Location
- Country: Canada
- Province: Quebec
- Region: Côte-Nord
- MRC: Manicouagan Regional County Municipality
- City: Baie-Comeau

Physical characteristics
- Source: Little Lake
- • location: Baie-Comeau
- • coordinates: 49°15′55″N 68°14′47″W﻿ / ﻿49.26528°N 68.24639°W
- • elevation: 187 m (614 ft)
- Mouth: Amédée River
- • location: Baie-Comeau
- • coordinates: 49°12′05″N 68°15′03″W﻿ / ﻿49.20139°N 68.25083°W
- • elevation: 50 m (160 ft)
- Length: 11.8 km (7.3 mi)

Basin features
- • right: Stream (coming from North-West)

= Le Petit Bras (Amédée River tributary) =

Le Petit Bras (English: The Little Arm) is a tributary of the Amédée River, crossing the town of Baie-Comeau, in the Manicouagan Regional County Municipality, in the administrative region of the Côte-Nord, in the province of Quebec, in Canada.

The upper part of this valley is mainly served by the route 389; the lower part, by route 138.

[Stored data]
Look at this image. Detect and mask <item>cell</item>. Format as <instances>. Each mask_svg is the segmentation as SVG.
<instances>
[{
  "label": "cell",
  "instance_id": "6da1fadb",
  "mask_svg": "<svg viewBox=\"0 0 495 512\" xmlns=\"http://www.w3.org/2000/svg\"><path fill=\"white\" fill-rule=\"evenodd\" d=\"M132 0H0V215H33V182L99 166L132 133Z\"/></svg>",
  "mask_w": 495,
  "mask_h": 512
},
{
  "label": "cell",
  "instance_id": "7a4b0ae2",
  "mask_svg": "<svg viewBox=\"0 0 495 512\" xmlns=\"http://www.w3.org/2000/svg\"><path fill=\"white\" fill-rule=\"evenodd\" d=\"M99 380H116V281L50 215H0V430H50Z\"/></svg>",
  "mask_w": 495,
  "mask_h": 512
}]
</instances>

• WORK ORDER
Please decide whether each statement agrees with the Le Petit Bras entry, answering yes or no and quoting the words that settle it: (a) Le Petit Bras is a tributary of the Amédée River. (b) The river is 15 km long. (c) Route 389 mainly serves the lower part of the valley. The listing is independent material and has no connection to the Le Petit Bras entry.

• TASK ANSWER
(a) Yes: "is a tributary of the Amédée River"
(b) No: "Length: 11.8 km (7.3 mi)"
(c) No: "the lower part, by route 138"